I’m sorry to say I don’t have a strong impression of Louise Lawler’s work and I think that’s partly because our guide, Jon, didn’t discuss it on the tour; i”m not sure why. Forgetfulness? Maybe the pieces weren’t fully assembled? (Other than this blip, Jon was probably the most successful guide (of the ones I’ve experience) at engaging the tour audience and that is difficult to do.)

The basement, which usually signals the end of the tour, featured fantasy architectural drawings (Six Affordable Neo-Georgian Futures for the Metropolitan Museum [2009]) by Pablo Bronstein. The artist developed drawings which could provide a base for a new museum.

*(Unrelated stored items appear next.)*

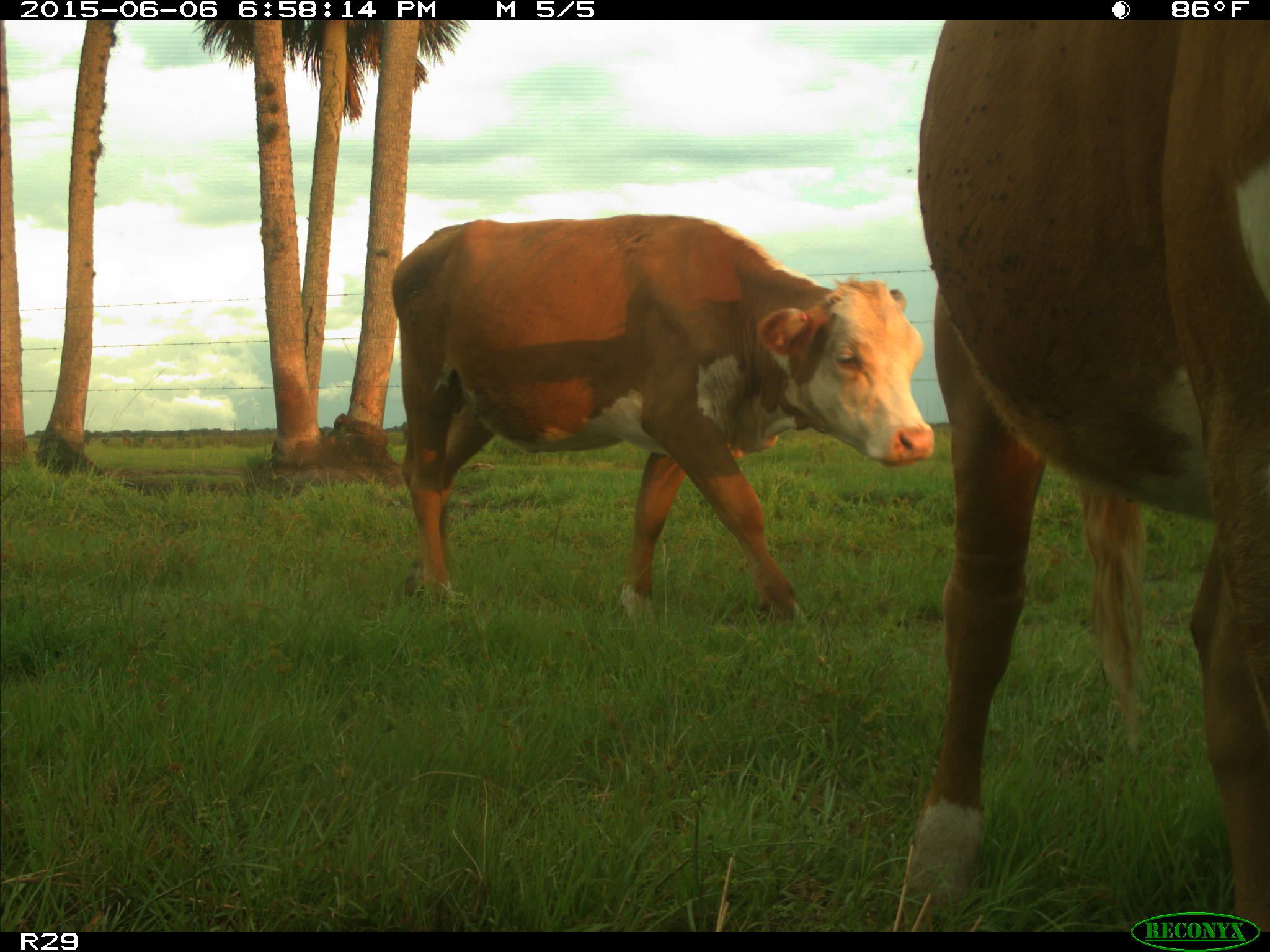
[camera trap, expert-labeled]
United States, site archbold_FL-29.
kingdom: Animalia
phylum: Chordata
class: Mammalia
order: Artiodactyla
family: Bovidae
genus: Bos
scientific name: Bos taurus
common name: domestic cow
Bos taurus (domestic cow).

In the fantasy world where I sometimes live, I’m going to pretend the curator chose the basement in an hommage to Gaston Bachelard and his book ‘The Poetics of Space’ where he celebrated and explored the meaning,  in a very French and philosophical way, of various spaces, including basements and attics) within building structures.

If you do get a chance to see the show, I’d be happy to see your comments about it.

One final and unrelated bit: I wrote an article about visual artists and marketing for the September/October 2013 issue of Preview: The Gallery Guide (which covers British Columbia, Alberta, Washington state, and Oregon). I concentrated mostly on promotion and pricing.